**Do this**. Retype the material that follows, keeping every word as it is.

**Material shown**.
[Begin]

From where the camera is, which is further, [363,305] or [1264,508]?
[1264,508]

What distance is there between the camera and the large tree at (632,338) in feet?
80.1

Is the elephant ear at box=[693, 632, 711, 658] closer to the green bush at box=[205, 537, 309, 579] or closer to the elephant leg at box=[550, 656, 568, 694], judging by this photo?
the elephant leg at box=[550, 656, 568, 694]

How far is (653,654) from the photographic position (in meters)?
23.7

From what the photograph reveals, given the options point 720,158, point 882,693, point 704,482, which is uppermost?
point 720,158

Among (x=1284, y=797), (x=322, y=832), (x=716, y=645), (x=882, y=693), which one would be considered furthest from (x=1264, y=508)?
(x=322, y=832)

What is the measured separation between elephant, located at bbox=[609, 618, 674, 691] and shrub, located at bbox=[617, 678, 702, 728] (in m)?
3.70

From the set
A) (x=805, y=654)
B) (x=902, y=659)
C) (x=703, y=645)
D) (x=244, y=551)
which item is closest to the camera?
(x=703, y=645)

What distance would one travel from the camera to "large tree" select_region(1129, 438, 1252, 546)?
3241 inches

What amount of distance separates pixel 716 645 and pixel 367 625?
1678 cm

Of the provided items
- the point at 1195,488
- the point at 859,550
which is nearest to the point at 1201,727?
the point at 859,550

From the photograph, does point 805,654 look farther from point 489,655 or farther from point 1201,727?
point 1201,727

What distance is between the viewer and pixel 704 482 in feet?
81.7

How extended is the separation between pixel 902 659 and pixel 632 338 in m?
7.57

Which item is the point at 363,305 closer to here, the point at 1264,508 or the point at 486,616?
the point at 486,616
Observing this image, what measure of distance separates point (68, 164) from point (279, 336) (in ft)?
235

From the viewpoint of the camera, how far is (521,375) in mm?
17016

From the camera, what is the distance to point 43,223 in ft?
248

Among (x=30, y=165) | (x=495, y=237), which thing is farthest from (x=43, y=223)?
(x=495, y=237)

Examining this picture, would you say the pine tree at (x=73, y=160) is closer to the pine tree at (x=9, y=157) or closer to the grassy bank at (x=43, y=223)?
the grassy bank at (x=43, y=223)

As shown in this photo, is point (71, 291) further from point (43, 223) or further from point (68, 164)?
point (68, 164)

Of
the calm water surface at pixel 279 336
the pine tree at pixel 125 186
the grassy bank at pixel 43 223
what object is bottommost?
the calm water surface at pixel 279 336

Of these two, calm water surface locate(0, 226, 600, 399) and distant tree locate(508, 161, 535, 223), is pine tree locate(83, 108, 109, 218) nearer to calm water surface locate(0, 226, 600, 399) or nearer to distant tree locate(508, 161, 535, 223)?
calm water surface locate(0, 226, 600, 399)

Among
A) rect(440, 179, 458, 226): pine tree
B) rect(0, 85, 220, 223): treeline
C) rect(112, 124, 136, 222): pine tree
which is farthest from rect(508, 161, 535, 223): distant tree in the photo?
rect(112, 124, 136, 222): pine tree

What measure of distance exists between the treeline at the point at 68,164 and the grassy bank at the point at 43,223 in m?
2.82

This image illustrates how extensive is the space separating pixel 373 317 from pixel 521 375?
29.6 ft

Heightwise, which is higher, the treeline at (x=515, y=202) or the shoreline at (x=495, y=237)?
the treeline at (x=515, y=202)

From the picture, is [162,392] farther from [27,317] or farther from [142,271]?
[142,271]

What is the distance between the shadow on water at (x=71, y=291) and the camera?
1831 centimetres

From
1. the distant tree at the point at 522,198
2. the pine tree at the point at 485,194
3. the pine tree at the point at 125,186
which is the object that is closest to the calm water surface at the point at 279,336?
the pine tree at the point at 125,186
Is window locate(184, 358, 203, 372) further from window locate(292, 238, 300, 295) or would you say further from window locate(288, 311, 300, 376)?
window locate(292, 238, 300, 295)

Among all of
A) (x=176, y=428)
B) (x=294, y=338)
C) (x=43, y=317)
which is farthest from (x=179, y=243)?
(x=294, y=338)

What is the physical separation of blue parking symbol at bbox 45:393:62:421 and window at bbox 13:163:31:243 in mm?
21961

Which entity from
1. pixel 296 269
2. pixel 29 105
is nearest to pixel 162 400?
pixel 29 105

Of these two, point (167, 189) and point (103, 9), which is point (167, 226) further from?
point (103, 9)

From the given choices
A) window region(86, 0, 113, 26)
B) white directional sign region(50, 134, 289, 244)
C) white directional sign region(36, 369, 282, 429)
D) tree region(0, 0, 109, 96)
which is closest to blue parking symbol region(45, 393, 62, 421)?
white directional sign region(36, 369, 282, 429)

[End]

**Correct result**.
From where the camera is, which is further, [363,305] or [1264,508]?
[1264,508]

What distance is there between the camera and the large tree at (632,338) in feet?
80.1

Is the elephant ear at box=[693, 632, 711, 658] closer to the green bush at box=[205, 537, 309, 579] or closer to the elephant leg at box=[550, 656, 568, 694], judging by this photo?
the elephant leg at box=[550, 656, 568, 694]

How far is (653,654) from the photographic position (in meters)?
23.7

From what the photograph reveals, given the options point 720,158, point 882,693, point 704,482, which is uppermost?
point 720,158

Among (x=1284, y=797), (x=322, y=832), (x=716, y=645), (x=882, y=693), which one would be considered furthest from (x=1264, y=508)?
(x=322, y=832)

What is the measured separation between elephant, located at bbox=[609, 618, 674, 691] and shrub, located at bbox=[617, 678, 702, 728] (in m)?
3.70

From the set
A) (x=805, y=654)
B) (x=902, y=659)
C) (x=703, y=645)
D) (x=244, y=551)
which item is closest to the camera?
(x=703, y=645)

What distance would one travel from the camera to "large tree" select_region(1129, 438, 1252, 546)?
3241 inches

What amount of distance separates pixel 716 645 and pixel 367 625?
1678 cm

Of the provided items
- the point at 1195,488
- the point at 859,550
which is nearest to the point at 1201,727?
the point at 859,550

From the photograph, does point 805,654 look farther from point 489,655 or farther from point 1201,727?
point 1201,727

What distance is between the viewer and pixel 704 482 in feet?
81.7

How extended is the separation between pixel 902 659 and pixel 632 338 in m?
7.57

Which item is the point at 363,305 closer to here, the point at 1264,508 or the point at 486,616?
the point at 486,616
Observing this image, what measure of distance separates point (68, 164) from point (279, 336) (in ft)?
235

From the viewpoint of the camera, how far is (521,375) in mm?
17016

From the camera, what is the distance to point 43,223 in ft?
248

Among (x=30, y=165) | (x=495, y=237), which thing is farthest from (x=43, y=223)?
(x=495, y=237)

Examining this picture, would you say the pine tree at (x=73, y=160) is closer to the pine tree at (x=9, y=157) or closer to the grassy bank at (x=43, y=223)?
the grassy bank at (x=43, y=223)

As shown in this photo, is point (71, 291) further from point (43, 223) or further from point (68, 164)?
point (68, 164)

Of
the calm water surface at pixel 279 336
the pine tree at pixel 125 186
the grassy bank at pixel 43 223
what object is bottommost?
the calm water surface at pixel 279 336

Of these two, calm water surface locate(0, 226, 600, 399) and distant tree locate(508, 161, 535, 223), is pine tree locate(83, 108, 109, 218) nearer to calm water surface locate(0, 226, 600, 399) or nearer to distant tree locate(508, 161, 535, 223)?
calm water surface locate(0, 226, 600, 399)

Among
A) rect(440, 179, 458, 226): pine tree
B) rect(0, 85, 220, 223): treeline
C) rect(112, 124, 136, 222): pine tree
which is farthest from rect(508, 161, 535, 223): distant tree in the photo?
rect(112, 124, 136, 222): pine tree

What measure of distance exists between the treeline at the point at 68,164 and the grassy bank at the point at 43,223 in m?
2.82

This image illustrates how extensive is the space separating pixel 373 317 from pixel 521 375?
29.6 ft

Heightwise, which is higher, the treeline at (x=515, y=202) or the shoreline at (x=495, y=237)?
the treeline at (x=515, y=202)

From the picture, is [162,392] farther from [27,317] or farther from [142,271]?
[142,271]

What is the distance between the shadow on water at (x=71, y=291) and the camera?
1831 centimetres

From
1. the distant tree at the point at 522,198
2. the pine tree at the point at 485,194
3. the pine tree at the point at 125,186
which is the object that is closest to the calm water surface at the point at 279,336?
the pine tree at the point at 125,186
Is window locate(184, 358, 203, 372) further from window locate(292, 238, 300, 295) or would you say further from window locate(288, 311, 300, 376)?
window locate(292, 238, 300, 295)

Among all of
A) (x=176, y=428)
B) (x=294, y=338)
C) (x=43, y=317)
which is farthest from (x=179, y=243)?
(x=294, y=338)

What is the physical separation of blue parking symbol at bbox 45:393:62:421 and window at bbox 13:163:31:243 in mm?
21961

Which entity from
1. pixel 296 269
2. pixel 29 105
is nearest to pixel 162 400?
pixel 29 105

Of these two, point (167, 189) and point (103, 9), which is point (167, 226) further from?
point (103, 9)

From the given choices
A) window region(86, 0, 113, 26)
B) white directional sign region(50, 134, 289, 244)
C) white directional sign region(36, 369, 282, 429)
D) tree region(0, 0, 109, 96)
which is closest to blue parking symbol region(45, 393, 62, 421)?
white directional sign region(36, 369, 282, 429)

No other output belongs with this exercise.